La pubblicazione ricalca le strofe di una nota ballata dall’omonimo titolo (Brigante se more), scritta insieme a Carlo D’Angiò nel ’79 (come colonna sonora per lo sceneggiato “L’eredità della Priora” di Anton Giulio Majano).


Brano accompagnato da non poche polemiche, relative alla stessa paternità dell’opera, viene preso come spunto da Bennato per raccontare realmente da cosa nasce questa canzone narrando non solo il movimento di ribellione meridionale nato durante l’invasione piemontese del 1860 (con tanto di analisi di alcune delle figure più suggestive dell’epoca, come: Ninco Nanco, Carmine Crocco, Michelina De Cesare), ma ripercorrendo anche tutte quelle tappe culturali e musicali che hanno portato alla nascita di questa affascinante melodia.


Una ballata che si è diffusa sempre più aprendo una rinnovata attenzione per la storia del brigantaggio e dell’emigrazione e per una diversa interpretazione della secolare ‘questione meridionale’ .


Nella presentazione del volume si legge che: “Bennato, fondatore del celebre movimento Taranta Power e accurato ricercatore della musica del Sud, inforca la penna per scrivere la storia di una ballata, divenuta oramai un inno per migliaia di giovani legati al mondo della musica folk e popolare. Brigante se more, composta su commissione nel 1979 per uno sceneggiato televisivo, ha fatto conoscere a tutti la storia dell’emigrazione e del brigantaggio, raccontando la ribellione della gente meridionale all’invasione piemontese del 1860, ma è diventata anche l’emblema di tante altre storie di ribellione e lotta e non asservimento alla retorica di Stato.

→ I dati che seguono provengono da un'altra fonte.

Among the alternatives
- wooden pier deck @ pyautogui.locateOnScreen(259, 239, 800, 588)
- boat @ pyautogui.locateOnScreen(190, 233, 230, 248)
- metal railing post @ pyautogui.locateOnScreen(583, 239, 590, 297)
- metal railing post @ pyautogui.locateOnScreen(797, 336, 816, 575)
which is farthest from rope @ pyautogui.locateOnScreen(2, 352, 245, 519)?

Qualcuno ha confusamente insinuato il dubbio che la canzone sarebbe stata scritta un secolo prima, non si sa dove e non si sa da chi, e sono nate dispute e controversie infinite circa la sua “reale” appartenenza. Sull’onda di queste polemiche non documentate, Bennato ha deciso di descrivere dettagliatamente il percorso umano e creativo che lo ha portato alla composizione di “Brigante se more”, interfacciandosi anche con i suoni e i rituali del Sud di ieri e di oggi e approfondendo, in un viaggio a ritroso tra terre impervie e soleggiate, l’affascinante e triste storia di alcuni tra i più combattivi briganti di fine Ottocento, personaggi dall’anima pura e implacabile che, vivendo le loro vite di battaglia e rapina, segnarono profondamente le divisioni e le lotte che sarebbero venute in quella che ancora conosciamo come Questione meridionale”.